Chicago gets a little bovine intervention
Chicago residents have welcomed 300 “udderly” surprising additions to the downtown area with the “Cows on Parade” public art exhibition. It may seem odd, but cows have played a significant role in the Windy City’s history. Chicago, after all, once was home to some of the nation’s largest stockyards, and it was Mrs. O’Leary’s cow that was charged, wrongly it turns out, with the Great Chicago Fire.
The exhibition, which runs until Oct. 31, was developed by the Chicago Department of Cultural Affairs and the Department of Tourism. (It was modeled after a similar art exhibit in Zurich, Switzerland.) Chicago art patrons commissioned local artists to paint or decorate fiberglass cows and paid from $3,000 to $11,000, depending on the renown of the artist. Cows on display include “Chi-Cow-Go,” by Nancy Albrecht, which features the city’s skyline on her body; and “Moo-n Light,” by Philip Kotulski, complete with electric lights.

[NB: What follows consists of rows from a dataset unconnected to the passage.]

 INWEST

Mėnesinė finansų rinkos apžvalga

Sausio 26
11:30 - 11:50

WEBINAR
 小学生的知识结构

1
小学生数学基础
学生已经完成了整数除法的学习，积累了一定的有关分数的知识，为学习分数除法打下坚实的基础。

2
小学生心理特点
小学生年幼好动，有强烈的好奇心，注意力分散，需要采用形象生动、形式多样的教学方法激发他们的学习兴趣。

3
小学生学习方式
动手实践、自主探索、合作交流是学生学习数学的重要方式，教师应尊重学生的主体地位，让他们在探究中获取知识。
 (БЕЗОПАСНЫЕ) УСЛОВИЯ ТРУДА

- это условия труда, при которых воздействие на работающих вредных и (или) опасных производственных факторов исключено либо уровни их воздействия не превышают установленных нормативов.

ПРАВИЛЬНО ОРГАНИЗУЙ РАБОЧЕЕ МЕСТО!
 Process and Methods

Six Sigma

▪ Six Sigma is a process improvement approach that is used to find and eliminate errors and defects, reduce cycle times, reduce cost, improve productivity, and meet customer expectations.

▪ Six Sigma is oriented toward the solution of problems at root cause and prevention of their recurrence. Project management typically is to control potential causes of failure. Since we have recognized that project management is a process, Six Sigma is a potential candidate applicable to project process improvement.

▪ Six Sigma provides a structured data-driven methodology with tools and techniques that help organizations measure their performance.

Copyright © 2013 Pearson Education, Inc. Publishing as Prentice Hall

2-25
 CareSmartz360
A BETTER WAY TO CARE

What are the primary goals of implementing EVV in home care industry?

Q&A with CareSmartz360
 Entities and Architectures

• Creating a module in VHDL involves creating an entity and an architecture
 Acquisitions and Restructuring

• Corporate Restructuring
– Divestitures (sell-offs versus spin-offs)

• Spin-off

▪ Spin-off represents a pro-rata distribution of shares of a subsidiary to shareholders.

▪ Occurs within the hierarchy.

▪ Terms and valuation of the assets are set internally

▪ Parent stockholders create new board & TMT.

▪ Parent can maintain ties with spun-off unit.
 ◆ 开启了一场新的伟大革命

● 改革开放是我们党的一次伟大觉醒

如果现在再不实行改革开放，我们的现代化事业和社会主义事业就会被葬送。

Although some patrons have been criticized for using their cows to advertise their businesses, the cows have been a big hit. In fact, tourism cow-ordinator Nathan Mason had to dedicate a voicemail box to handle questions about the cows, while the department created a “cattle-log” and map of all the cows around the city.
“Cows on Parade proves that art doesn’t always have to be serious,” says Mayor Richard Daley. “Art can be light-hearted, witty and clever. Most of all, art can be fun.”